Varlden Idag quotes Rosenthal, who stepped down in October, as saying, “It was definitely I who asked for the meeting” after “several, several months of following anti-Semitic incidents [in Malmo] and Mayor Reepalu’s many comments.” She added, “It is always unfortunate when people try to rewrite history.”

Reepalu, who announced recently that he was stepping down as mayor in July after 28 years on the job, has said that Zionism and anti-Semitism were both “unacceptable forms of extremism"; that the Jewish community had been infiltrated by nationalists; and that Jews who don’t wish to be assaulted should not support Israel.

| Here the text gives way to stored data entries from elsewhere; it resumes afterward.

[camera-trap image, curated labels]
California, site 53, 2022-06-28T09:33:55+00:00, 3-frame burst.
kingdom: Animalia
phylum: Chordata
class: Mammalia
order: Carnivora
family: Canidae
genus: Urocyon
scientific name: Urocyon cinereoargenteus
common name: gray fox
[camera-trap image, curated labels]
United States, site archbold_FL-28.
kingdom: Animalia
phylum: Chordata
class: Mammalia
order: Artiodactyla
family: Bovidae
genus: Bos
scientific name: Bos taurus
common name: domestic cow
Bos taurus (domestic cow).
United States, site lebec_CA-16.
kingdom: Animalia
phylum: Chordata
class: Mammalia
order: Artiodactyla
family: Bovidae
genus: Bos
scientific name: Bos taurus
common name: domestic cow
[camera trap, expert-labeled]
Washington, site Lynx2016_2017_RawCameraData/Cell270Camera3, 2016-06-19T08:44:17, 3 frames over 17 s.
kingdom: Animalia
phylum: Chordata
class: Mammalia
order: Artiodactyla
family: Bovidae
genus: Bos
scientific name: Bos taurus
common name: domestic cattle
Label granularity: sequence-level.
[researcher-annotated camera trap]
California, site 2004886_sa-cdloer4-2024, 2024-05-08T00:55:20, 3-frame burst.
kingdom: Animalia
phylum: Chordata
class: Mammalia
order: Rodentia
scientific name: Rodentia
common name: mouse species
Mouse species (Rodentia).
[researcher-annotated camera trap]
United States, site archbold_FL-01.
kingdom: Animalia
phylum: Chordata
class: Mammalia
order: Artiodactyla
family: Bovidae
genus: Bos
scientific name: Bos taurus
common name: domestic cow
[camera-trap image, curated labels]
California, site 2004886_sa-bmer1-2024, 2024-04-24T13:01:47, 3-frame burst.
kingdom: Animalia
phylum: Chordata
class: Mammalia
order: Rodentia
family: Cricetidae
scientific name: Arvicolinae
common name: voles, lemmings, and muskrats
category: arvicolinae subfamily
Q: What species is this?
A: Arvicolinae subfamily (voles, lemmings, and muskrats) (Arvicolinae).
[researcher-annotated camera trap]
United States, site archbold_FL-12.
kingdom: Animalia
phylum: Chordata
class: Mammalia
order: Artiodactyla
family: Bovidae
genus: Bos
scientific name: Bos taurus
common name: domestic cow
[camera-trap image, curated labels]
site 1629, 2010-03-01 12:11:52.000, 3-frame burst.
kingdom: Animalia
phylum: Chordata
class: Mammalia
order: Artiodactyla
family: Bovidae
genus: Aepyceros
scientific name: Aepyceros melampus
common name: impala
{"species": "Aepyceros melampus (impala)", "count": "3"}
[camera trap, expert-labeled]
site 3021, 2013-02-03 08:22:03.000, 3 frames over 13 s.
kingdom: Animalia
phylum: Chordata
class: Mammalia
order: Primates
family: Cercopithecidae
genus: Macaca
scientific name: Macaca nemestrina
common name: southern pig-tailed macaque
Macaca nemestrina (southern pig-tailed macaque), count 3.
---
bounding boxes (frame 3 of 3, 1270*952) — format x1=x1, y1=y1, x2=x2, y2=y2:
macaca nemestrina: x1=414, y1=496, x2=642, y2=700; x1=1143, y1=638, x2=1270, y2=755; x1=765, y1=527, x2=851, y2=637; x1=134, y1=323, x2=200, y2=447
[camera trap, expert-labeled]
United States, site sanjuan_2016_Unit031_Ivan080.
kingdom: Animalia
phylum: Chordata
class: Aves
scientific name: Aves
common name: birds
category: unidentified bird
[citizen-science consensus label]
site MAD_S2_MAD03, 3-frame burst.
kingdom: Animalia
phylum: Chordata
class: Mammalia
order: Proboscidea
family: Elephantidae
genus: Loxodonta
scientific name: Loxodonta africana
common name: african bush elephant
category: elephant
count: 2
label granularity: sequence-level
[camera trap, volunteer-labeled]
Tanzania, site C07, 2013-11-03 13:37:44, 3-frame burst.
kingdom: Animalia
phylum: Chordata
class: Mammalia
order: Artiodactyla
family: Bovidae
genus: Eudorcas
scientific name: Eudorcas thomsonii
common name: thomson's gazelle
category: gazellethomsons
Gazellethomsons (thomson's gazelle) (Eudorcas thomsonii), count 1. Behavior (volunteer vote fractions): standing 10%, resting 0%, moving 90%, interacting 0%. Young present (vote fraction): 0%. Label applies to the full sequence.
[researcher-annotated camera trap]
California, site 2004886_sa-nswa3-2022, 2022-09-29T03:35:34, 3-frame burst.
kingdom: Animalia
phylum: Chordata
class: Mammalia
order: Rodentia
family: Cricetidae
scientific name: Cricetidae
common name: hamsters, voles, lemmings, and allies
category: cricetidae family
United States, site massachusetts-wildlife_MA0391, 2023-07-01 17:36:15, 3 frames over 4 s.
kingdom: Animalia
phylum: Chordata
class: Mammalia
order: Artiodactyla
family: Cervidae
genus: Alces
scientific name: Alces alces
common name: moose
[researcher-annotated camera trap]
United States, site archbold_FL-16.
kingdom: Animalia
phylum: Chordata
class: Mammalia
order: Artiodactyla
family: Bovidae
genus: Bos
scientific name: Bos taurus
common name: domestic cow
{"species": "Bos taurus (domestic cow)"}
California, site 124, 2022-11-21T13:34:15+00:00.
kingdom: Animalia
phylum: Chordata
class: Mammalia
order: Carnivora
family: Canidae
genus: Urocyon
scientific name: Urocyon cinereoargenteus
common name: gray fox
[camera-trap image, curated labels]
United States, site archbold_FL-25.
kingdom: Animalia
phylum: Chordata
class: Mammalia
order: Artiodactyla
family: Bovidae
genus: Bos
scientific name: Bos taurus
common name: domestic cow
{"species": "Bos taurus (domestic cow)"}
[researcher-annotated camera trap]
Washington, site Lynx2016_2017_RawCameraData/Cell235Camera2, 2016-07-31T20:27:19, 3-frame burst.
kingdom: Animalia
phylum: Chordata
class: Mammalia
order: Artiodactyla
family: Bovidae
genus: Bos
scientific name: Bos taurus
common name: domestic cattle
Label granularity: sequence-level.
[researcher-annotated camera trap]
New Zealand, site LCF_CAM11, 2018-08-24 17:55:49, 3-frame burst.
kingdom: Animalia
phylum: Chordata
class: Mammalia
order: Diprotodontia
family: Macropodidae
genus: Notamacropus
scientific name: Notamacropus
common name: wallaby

A few dozen anti-Semitic attacks are documented every year in Malmo, a city of about 1,000 Jews where approximately 30 percent of the population is from a Muslim background, according to estimates.

Meanwhile, a flag with a swastika was placed on the door of a synagogue in Norrkoping, a city situated 85 miles southwest of Stockholm, the Norrkopings Tidningar local daily reported. Police are treating the March 1 incident as a hate crime.